The codes of Maison Margiela are intensified in volume and shape, transforming the house’s shirtdress into a billowing moving object. A décortiqué technique is introduced as pieces from the classic masculine wardrobe are reduced to expose their essential frames normally hidden from view. This reveals the essence of garments, embodied in a decorticated shirt worn with a trench coat, or in a look fusing the memories of a ball gown and a masculine coat. Unions between contrasting fabrics and colours create reconfigurations, a form of interface inherent to social media where combined images can replace the written word to form a language.
This type of expression is exemplified in activist artwork taken from the Internet, which informs cutting and treatments throughout, and in the avatars and icons that inhabit the collection. A type of modern-day folklore, they emit tribal signals: symbols of belonging key to communication in cyberspace and beyond. “This collection is about adding filters but as much about removing them. Sharing is about connecting with a community, becoming part of a union, and relating through mutual emotions rooted in memories,” comments Maison Margiela.
Authentic menswear fabrics are used to evoke memories of classic garments. Twill, military wool and Melton wool – both heavy and light appear in coats and jackets, while tweed is used next to contrasting satin-back crêpe in dresses cut on the bias. Chevron and herringbone are found in jackets and shorts. Delicate cloths such as lace, broderie anglaise and embroidered tulle bring out the filtering effect central to the collection. Folkloric elements take centre stage: hopsack, crochet, stencilling, and check. Opposing textures and surfaces come together to create new reactions, in polyamide, silk, satin, fil coupé, organza, taffeta, and velvet. Lining in changeant, chiffon and interlining are revealed as layers are removed to create new images.
Décortiqué is the term John Galliano uses to describe the way layers are peeled off garments to expose their essential frames. The technique lies at the heart of the collection, next to the filtrage layering of multiple fabrics like millefeuille, which builds up garments like social media filters. The idea is echoed in embroidery on top-layer transparent tulle pieces where images come to life on the backdrop of coloured garments, and in Maison Margiela’s collaboration with the artist Benjamin Shine. Here, the black tulle lining from a trench coat escapes, flowing around the body to reveal an intricately formed face hand-crafted to the coat by the artist himself, dissipating behind the form. Contrasting materials are further unified, such as the fusion of satin and tweed in dresses cut on the bias.

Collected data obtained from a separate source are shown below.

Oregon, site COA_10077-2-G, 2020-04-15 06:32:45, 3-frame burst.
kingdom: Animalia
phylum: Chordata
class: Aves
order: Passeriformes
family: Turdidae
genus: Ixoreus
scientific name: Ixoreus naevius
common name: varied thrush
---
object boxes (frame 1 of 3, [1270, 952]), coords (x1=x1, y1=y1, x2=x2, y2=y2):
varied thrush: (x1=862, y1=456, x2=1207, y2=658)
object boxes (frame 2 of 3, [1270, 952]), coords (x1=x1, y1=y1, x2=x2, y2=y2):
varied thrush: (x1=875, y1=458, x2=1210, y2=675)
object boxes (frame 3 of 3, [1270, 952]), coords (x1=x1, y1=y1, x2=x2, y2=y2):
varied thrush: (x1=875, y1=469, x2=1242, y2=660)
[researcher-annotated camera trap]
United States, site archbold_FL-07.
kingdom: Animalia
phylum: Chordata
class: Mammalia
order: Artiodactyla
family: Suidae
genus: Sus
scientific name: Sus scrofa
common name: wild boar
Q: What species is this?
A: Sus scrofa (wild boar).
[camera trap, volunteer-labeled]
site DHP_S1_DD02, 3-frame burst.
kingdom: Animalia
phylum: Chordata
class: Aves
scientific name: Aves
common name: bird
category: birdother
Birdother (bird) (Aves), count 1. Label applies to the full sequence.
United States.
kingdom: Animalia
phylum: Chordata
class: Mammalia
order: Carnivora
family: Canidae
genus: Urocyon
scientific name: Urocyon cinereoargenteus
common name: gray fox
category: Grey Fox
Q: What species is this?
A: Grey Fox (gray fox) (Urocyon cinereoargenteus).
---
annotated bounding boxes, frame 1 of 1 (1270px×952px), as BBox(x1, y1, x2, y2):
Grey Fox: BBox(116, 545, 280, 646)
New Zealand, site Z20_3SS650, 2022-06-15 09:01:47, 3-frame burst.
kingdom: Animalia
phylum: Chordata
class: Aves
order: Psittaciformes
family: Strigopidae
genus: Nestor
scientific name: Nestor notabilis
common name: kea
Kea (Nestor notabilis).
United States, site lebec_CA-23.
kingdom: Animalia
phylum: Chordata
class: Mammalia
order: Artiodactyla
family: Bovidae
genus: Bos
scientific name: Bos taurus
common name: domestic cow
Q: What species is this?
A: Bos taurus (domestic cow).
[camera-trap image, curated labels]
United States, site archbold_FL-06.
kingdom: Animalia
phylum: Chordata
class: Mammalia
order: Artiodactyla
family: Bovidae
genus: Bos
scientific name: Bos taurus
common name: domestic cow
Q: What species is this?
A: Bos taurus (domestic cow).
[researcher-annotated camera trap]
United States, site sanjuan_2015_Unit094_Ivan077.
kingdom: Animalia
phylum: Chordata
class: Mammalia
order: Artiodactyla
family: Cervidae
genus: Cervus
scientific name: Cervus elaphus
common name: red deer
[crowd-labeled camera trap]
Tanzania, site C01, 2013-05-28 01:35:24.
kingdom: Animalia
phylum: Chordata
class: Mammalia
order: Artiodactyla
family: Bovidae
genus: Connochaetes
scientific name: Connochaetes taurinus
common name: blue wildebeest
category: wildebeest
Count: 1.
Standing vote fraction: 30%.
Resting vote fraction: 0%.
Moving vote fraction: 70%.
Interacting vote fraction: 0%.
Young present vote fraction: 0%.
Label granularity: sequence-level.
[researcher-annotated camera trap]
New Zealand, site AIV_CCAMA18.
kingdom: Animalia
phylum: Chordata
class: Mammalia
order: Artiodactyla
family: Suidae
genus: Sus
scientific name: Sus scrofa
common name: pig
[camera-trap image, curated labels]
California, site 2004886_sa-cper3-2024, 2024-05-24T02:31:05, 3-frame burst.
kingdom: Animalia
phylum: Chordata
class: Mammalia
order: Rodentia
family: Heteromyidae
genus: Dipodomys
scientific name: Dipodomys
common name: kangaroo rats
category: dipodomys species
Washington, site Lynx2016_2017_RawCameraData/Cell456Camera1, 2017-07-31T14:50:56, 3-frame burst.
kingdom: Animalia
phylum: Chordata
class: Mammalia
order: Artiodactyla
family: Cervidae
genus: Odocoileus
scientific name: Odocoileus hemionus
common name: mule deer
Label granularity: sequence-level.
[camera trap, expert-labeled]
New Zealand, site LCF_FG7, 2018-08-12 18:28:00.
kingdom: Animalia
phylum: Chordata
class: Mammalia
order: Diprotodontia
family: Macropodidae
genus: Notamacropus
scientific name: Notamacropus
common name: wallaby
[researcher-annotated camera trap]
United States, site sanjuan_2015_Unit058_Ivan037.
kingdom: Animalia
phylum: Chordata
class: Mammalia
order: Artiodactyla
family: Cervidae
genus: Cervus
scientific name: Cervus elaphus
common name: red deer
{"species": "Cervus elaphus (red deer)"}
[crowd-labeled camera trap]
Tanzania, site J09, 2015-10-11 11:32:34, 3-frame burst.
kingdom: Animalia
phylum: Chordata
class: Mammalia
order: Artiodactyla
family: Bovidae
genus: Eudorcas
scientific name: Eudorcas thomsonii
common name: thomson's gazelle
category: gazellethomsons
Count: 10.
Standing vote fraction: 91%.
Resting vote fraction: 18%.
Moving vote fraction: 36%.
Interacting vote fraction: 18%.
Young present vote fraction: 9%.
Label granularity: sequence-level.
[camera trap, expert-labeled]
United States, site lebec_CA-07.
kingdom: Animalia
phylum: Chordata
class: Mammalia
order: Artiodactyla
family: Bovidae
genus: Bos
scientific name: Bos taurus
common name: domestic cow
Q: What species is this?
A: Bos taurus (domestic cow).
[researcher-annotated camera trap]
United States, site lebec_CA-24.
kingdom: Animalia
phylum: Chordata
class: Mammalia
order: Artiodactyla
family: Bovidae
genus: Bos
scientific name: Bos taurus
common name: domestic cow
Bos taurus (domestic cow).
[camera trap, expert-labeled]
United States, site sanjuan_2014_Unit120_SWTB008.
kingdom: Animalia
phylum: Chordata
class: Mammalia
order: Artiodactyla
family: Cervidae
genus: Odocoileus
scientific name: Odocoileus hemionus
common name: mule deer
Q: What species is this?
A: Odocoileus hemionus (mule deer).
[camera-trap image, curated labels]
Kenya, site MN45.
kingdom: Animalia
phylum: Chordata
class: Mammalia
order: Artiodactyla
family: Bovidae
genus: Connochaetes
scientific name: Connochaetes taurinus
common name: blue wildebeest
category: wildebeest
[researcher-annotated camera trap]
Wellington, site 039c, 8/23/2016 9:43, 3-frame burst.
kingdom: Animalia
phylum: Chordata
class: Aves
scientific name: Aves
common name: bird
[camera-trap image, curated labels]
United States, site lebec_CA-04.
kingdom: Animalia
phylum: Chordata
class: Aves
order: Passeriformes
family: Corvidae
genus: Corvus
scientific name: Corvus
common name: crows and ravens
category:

Colours native to military attire make up the collection’s palette of blacks, greys, reds and whites. Embroideries introduce rainbow colours evoking the graphics of animated digital filters.
High-polish chrome headpieces and large chrome necklaces worn on the back re-imagine traditional Dutch oorijzers, cementing the collection’s folk roots, while shattered heart pendants appear throughout. They are created in a union between crushed mirror, stones, safety pins, rings and embroideries.